UPDATE (5/4): Gov. Newsom announced on Monday that some retail and manufacturing businesses in California will be allowed to reopen on Friday, May 8. Clothing stores, florists, bookstores and sporting goods stores will all be allowed to operate with curbside pick-up. However, this does not include places like offices, malls or restaurants (which will still be limited to takeout service only, and not seated dining). It’s unclear yet if or when L.A.’s local ordinances will be amended to accommodate the changes.
UPDATE (5/1): In his Friday address, Newsom hinted that more news would be coming next week about reopening certain businesses, including retail, hospitality and restaurants. “I just want folks to know, we’re getting very close to making really meaningful augmentations to that stay-at-home order,” he stated. “I said ‘weeks, not months’ about four or five days ago. I want to say “many days, not weeks,’ as long as we continue to be prudent and thoughtful in certain modifications, I think we'll be making some announcements.”
Governor Gavin Newsom previously outlined a six-point framework for reopening California, including one that addresses the ability of schools and businesses to adapt to physical distancing guidelines. To that specific point, in a Tuesday address he said “We believe we are weeks, not months, away from making modifications to that indicator and in this space.”
Newsom attributed the decision to gradually reopen some businesses to a stable trend in hospitalizations, though he noted that “we by no stretch are out of the woods” and could have to take a step backwards at any moment, if science and public health policy dictates so. That said, since California hasn’t seen the same surge in hospitalizations as other parts of the country, Newsom offered cautious optimism over the move.
So what exactly could we see reopening in a few weeks? Retail spots could start serving customers again if they offer curbside pickup. Manufacturers of non-essential items like toys, clothing and furniture could resume operations. Offices could modify their work environments to make them safer—though telecommuting would still be preferable. And public spaces like parks and trails could reopen with modified plans to make them safer. We might even see school starting in the middle of the summer; the state is considering a late July or early August opening to account for the recent learning loss.
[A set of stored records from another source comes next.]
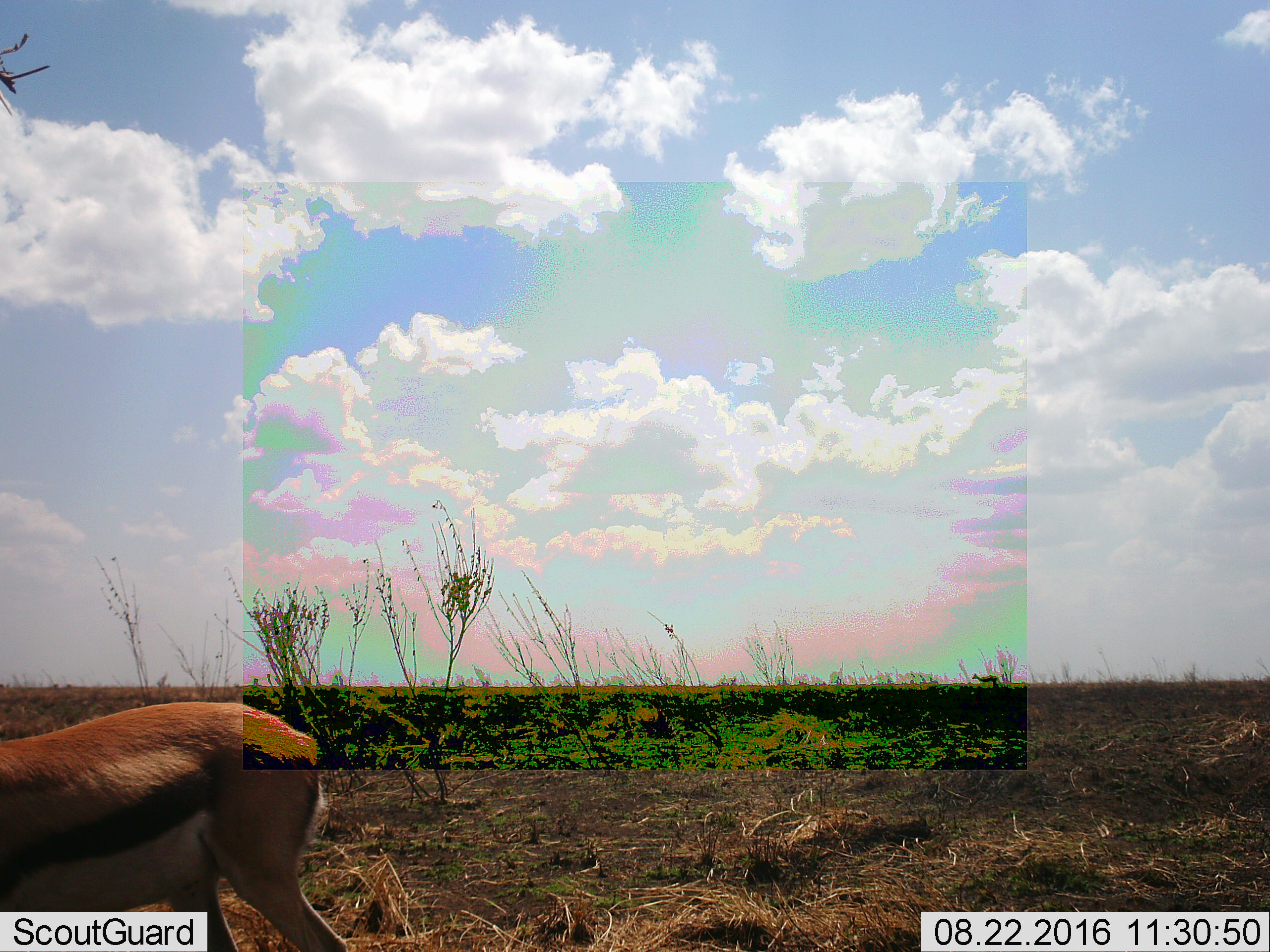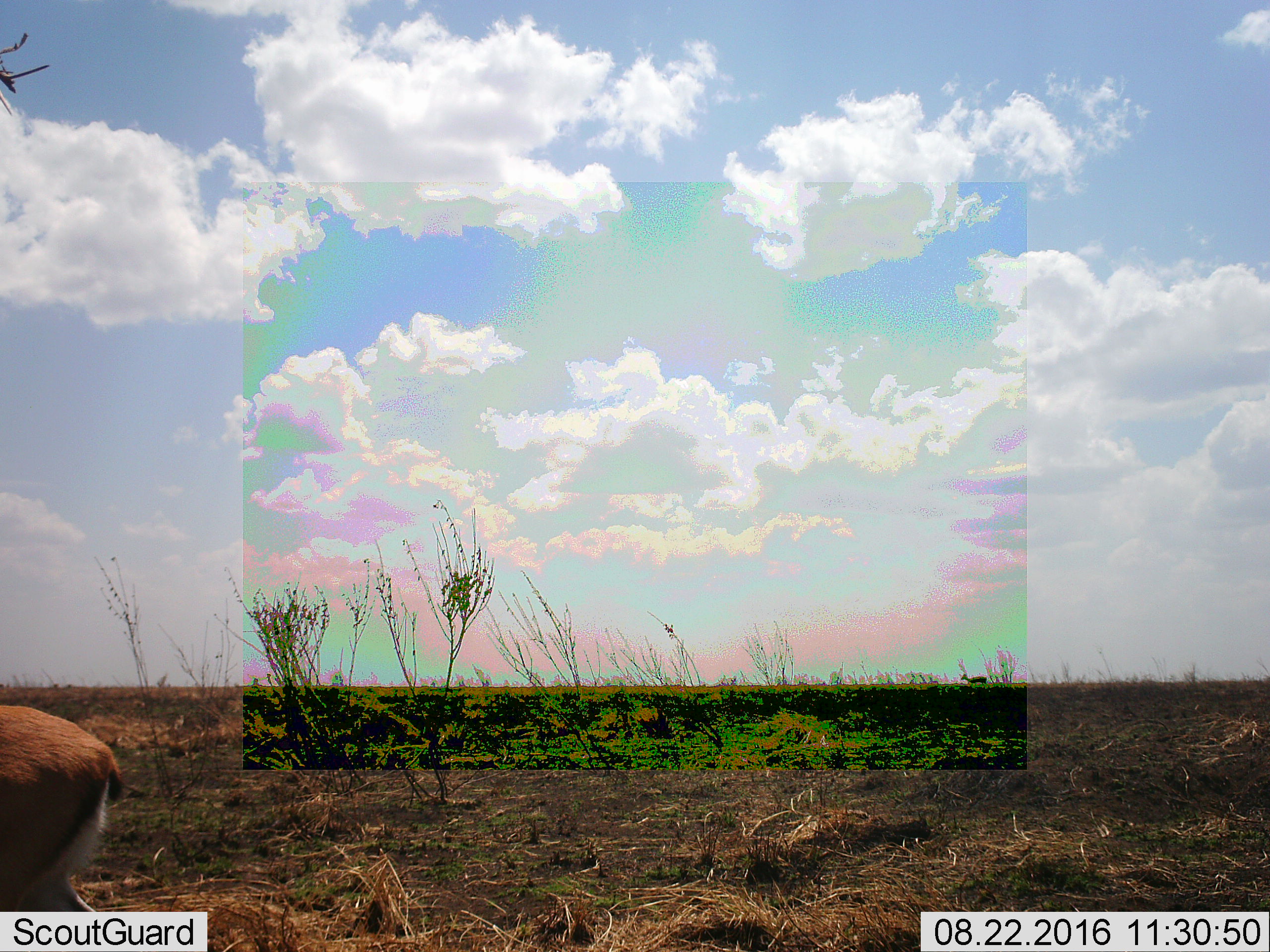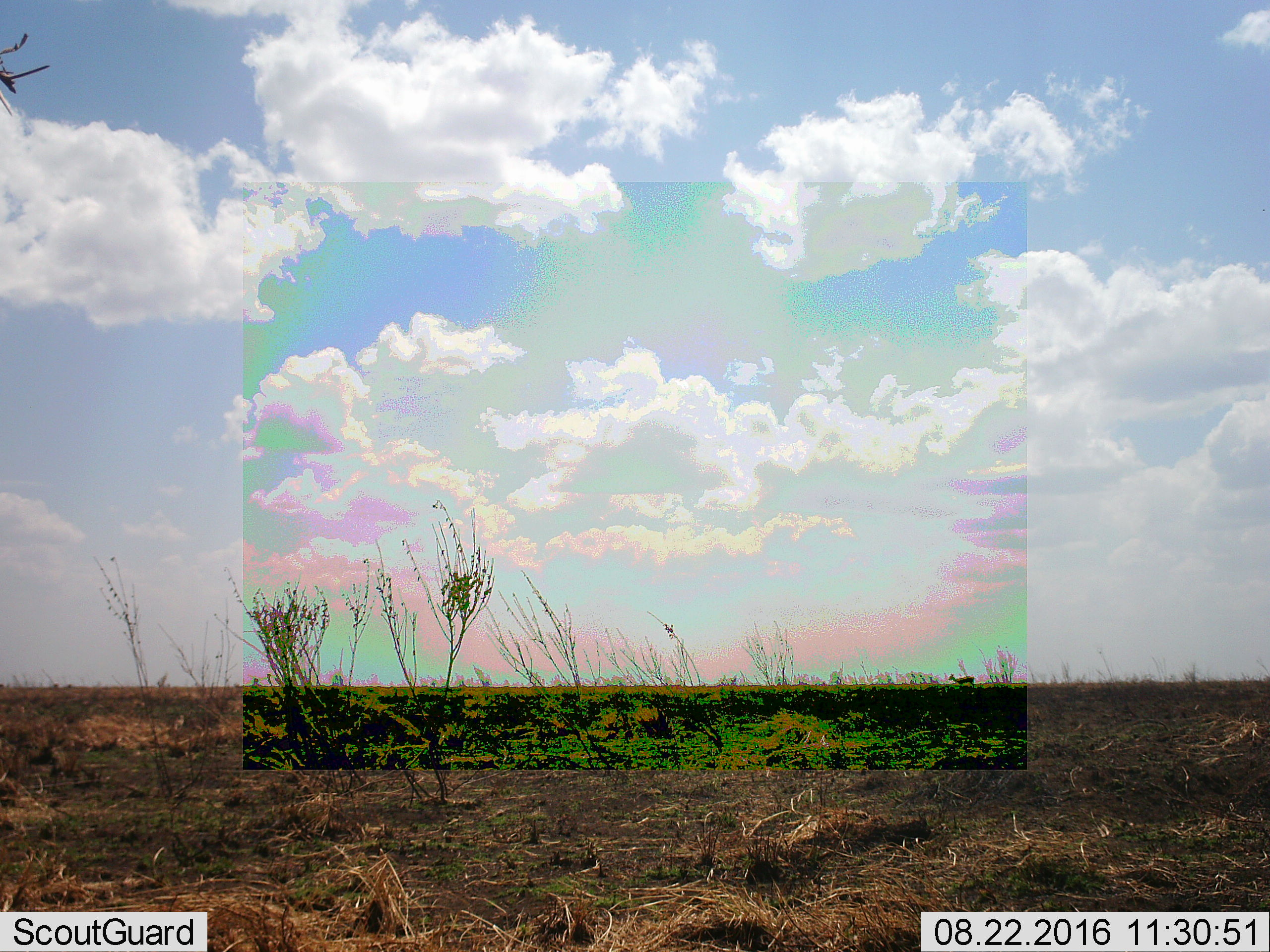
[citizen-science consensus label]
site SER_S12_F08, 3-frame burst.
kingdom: Animalia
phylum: Chordata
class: Mammalia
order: Artiodactyla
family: Bovidae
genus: Eudorcas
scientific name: Eudorcas thomsonii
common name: thomson's gazelle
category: gazellethomsons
Gazellethomsons (thomson's gazelle) (Eudorcas thomsonii), count 2. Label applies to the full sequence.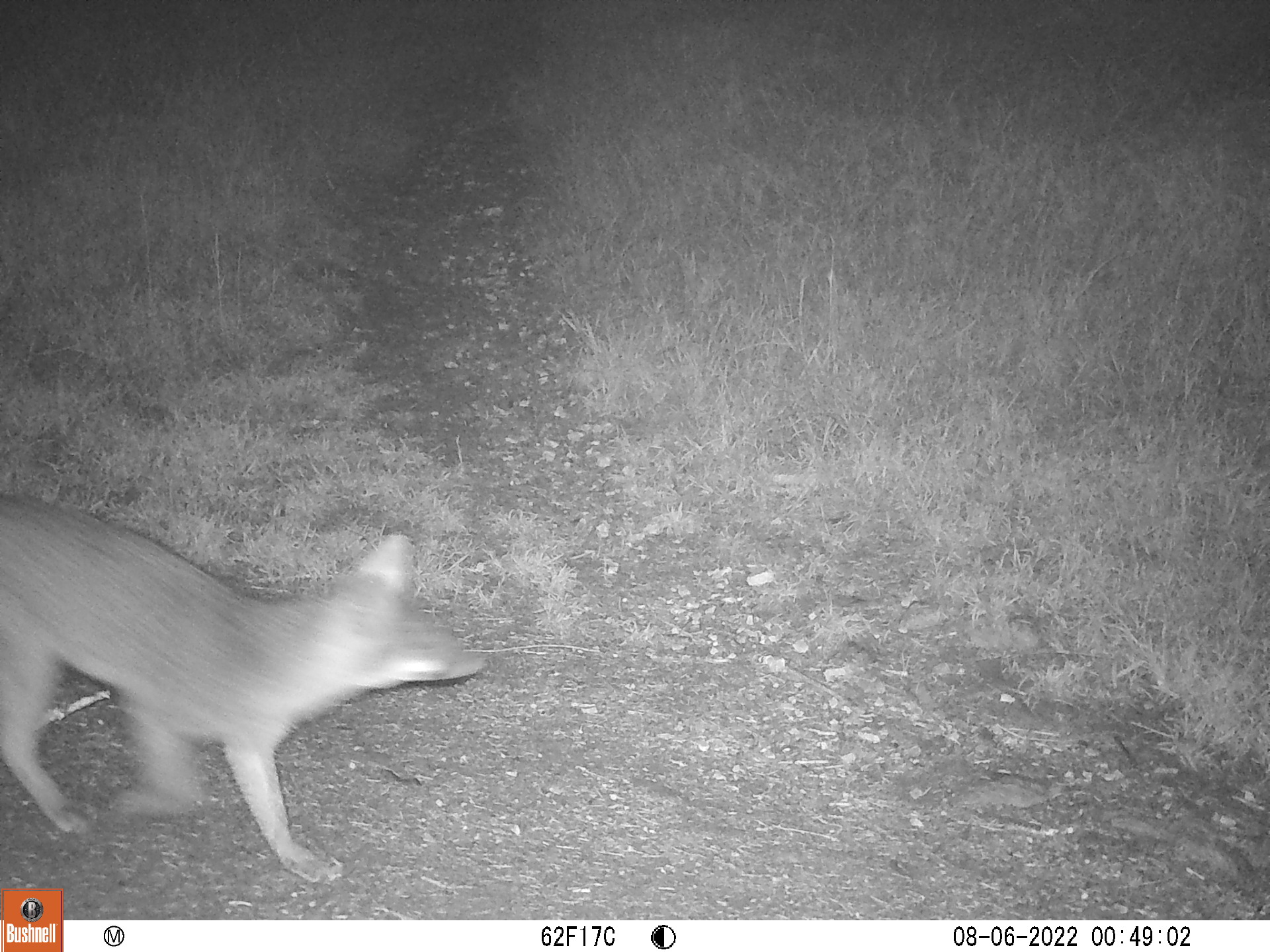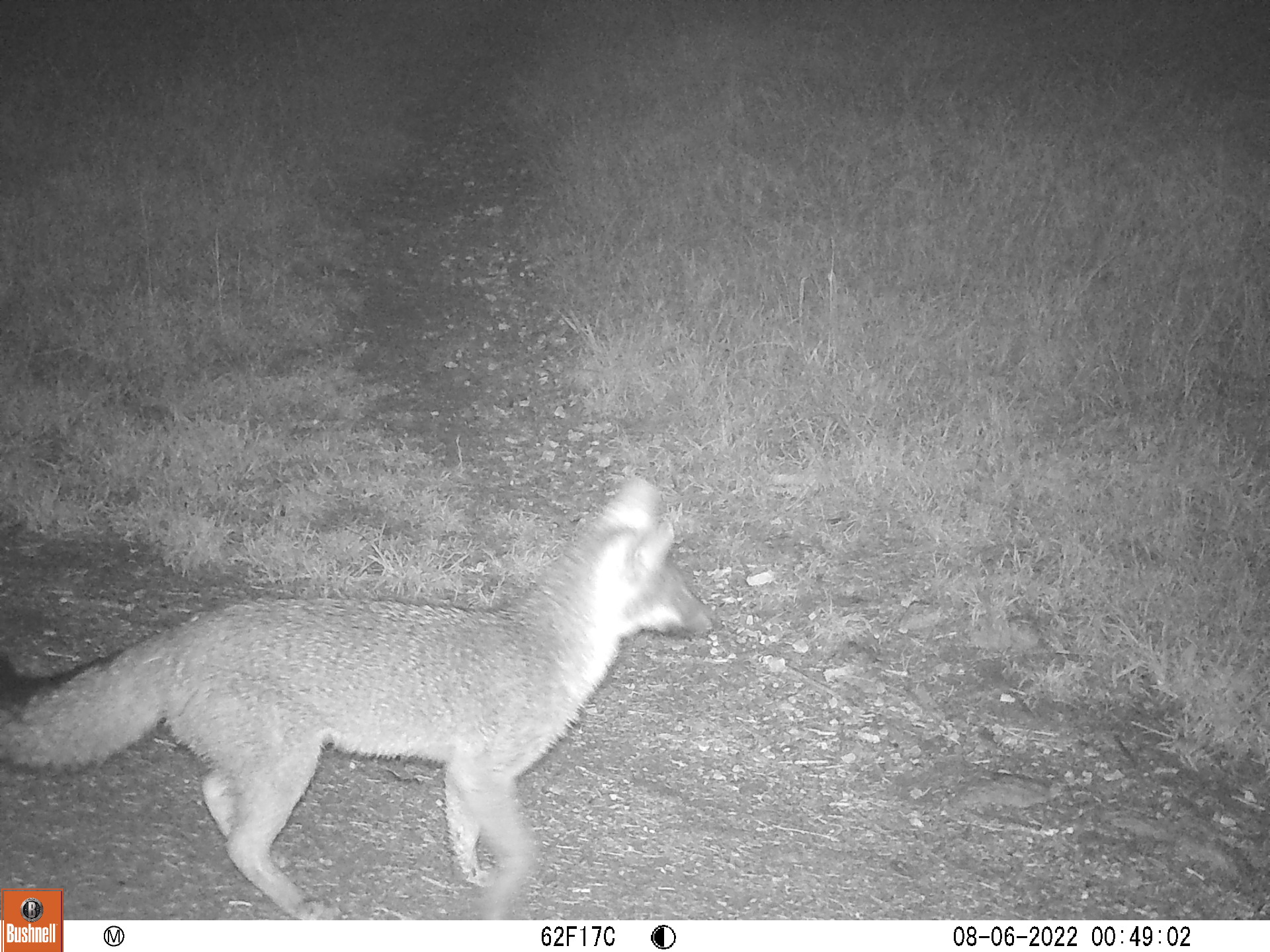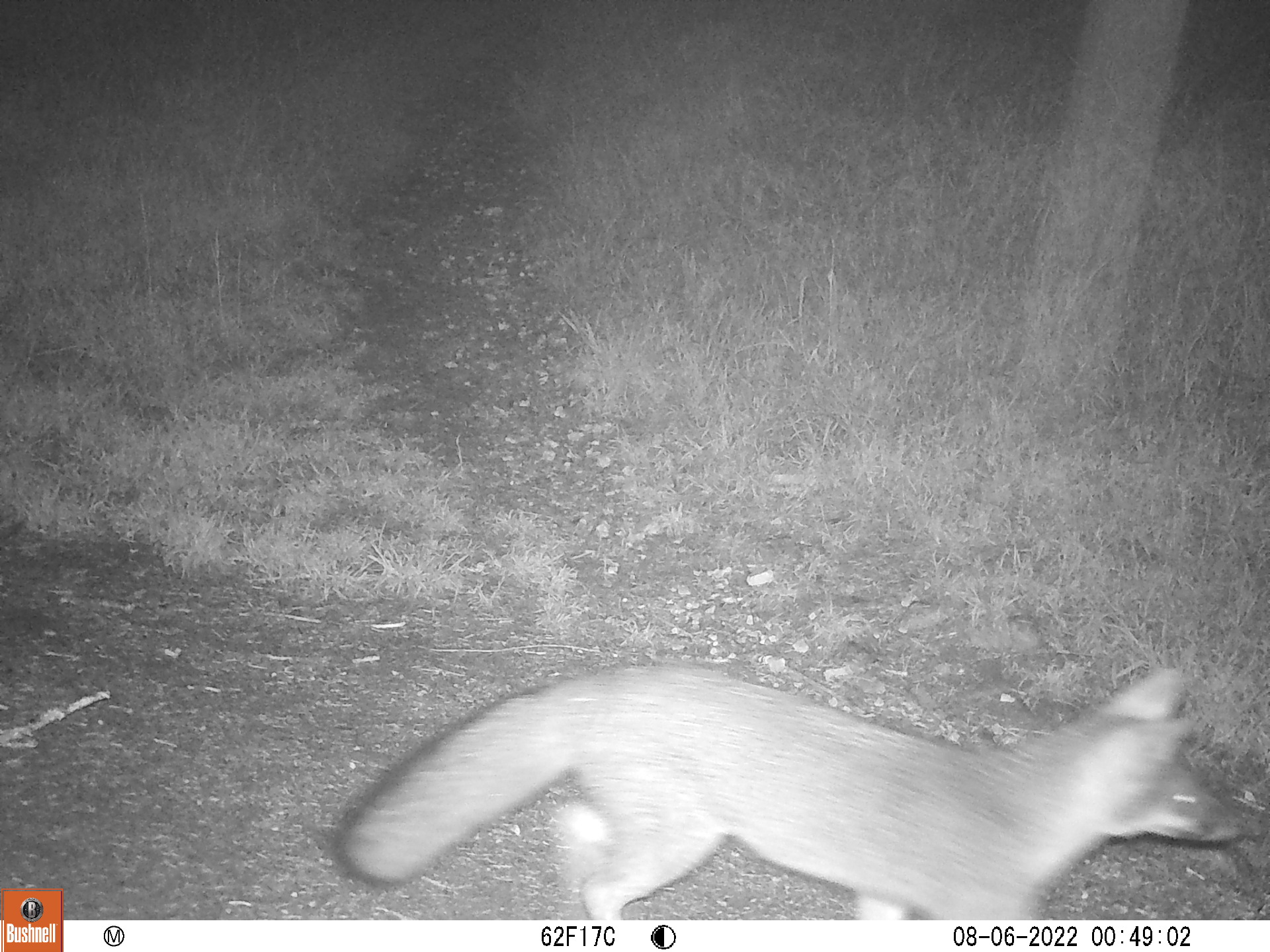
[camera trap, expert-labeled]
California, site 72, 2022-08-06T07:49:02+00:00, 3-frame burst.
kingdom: Animalia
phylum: Chordata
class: Mammalia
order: Carnivora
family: Canidae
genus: Urocyon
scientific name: Urocyon cinereoargenteus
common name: gray fox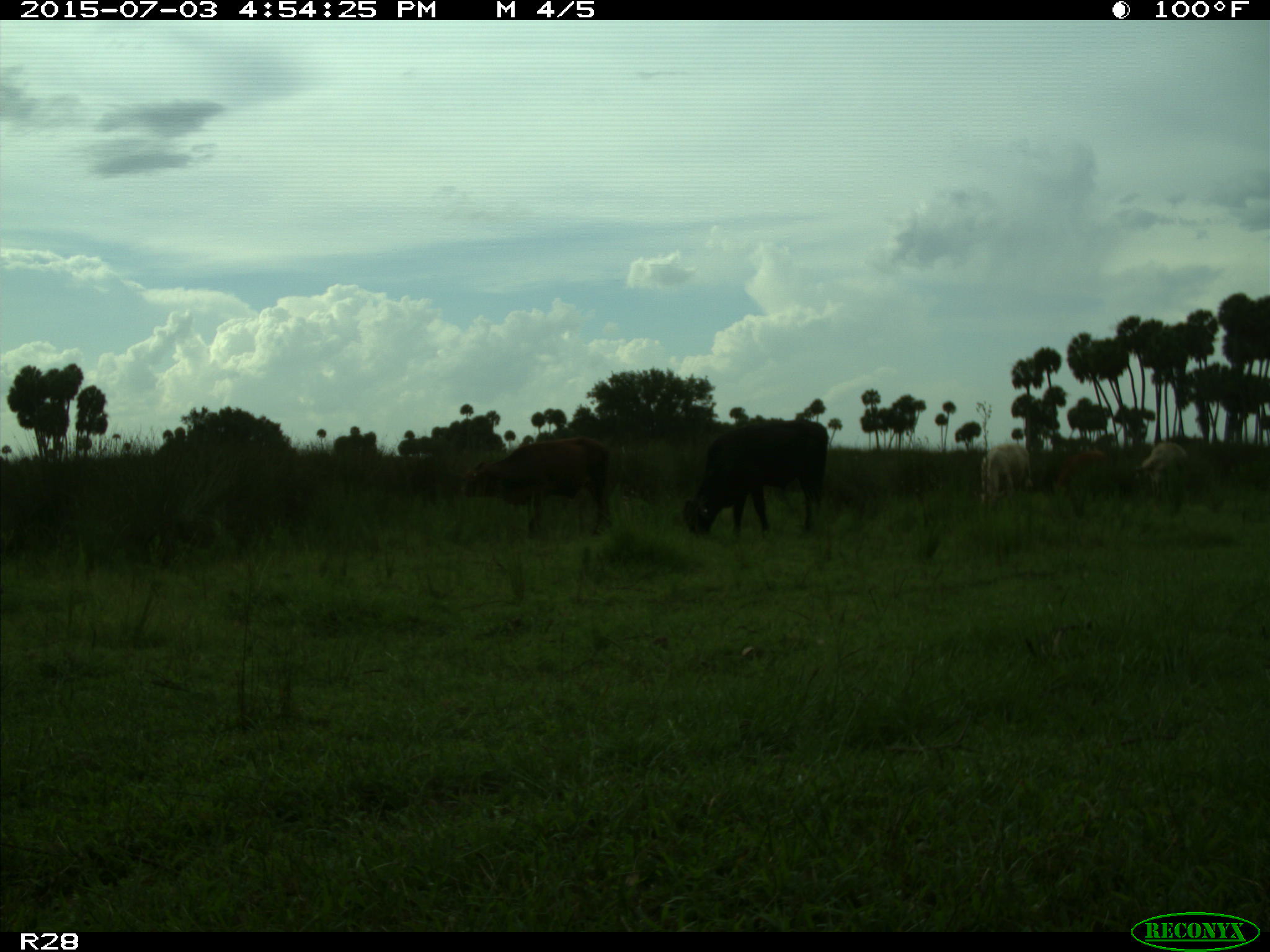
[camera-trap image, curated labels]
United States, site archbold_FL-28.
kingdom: Animalia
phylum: Chordata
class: Mammalia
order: Artiodactyla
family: Bovidae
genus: Bos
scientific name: Bos taurus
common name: domestic cow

California Department of Public Health director Dr. Sonia Angell dove into a four-stage plan for returning California to normal—or something close to it. The short of it: We’re currently in the first stage, one focused largely on preparedness, but could begin moving to the second stage (the scenario outlined above in which lower-risk workplaces reopen) within weeks.
Those third and fourth stages, however, are still “months, not weeks” away, according to Newsom. Stage three includes personal care services like hair and nail salons, gyms and spas—basically anywhere that you’d be within close proximity to someone else. That also includes entertainment venues like movie theaters, religious services and sporting events—albeit sports without a live audience. Stage four would see the stay-at-home order lifted, with concerts, conventions and sports with audiences returning. Getting to that stage would specifically require the introduction and availability of effective therapeutics
Restaurants and bars—which are currently operating on a takeout and delivery-only basis—are not specifically mentioned in any of the stages. Nor is it clear where in this plan museums would fall.
There’s one very important caveat to this whole plan: While we’ll reach stage two through a statewide amendment to the stay-at-home order, local governments can choose to tighten or relax stricter local orders at their own pace. In other words, California could say on a certain date that low-risk businesses may reopen, but Los Angeles may not feel it’s quite ready yet to do so and could extend its own order. A report in the L.A. Times on Tuesday summed up a Los Angeles County Board of Supervisors, saying that the county is planning to ease the restrictions set forth by its “safer it home” order (currently set to expire on May 15), but that it could be a very gradual process.
Back at the state level, Dr. Angell described the conditions that would need to be met to move from the first stage to the second as a mix of government, business and individual actions, including more forgiving sick leave policies and work-from-home accommodations. And, specifically, the move to that stage will depend on stable hospitalization trends and maintaining sufficient hospital, testing and contact tracing capacity as well as a supply of PPE.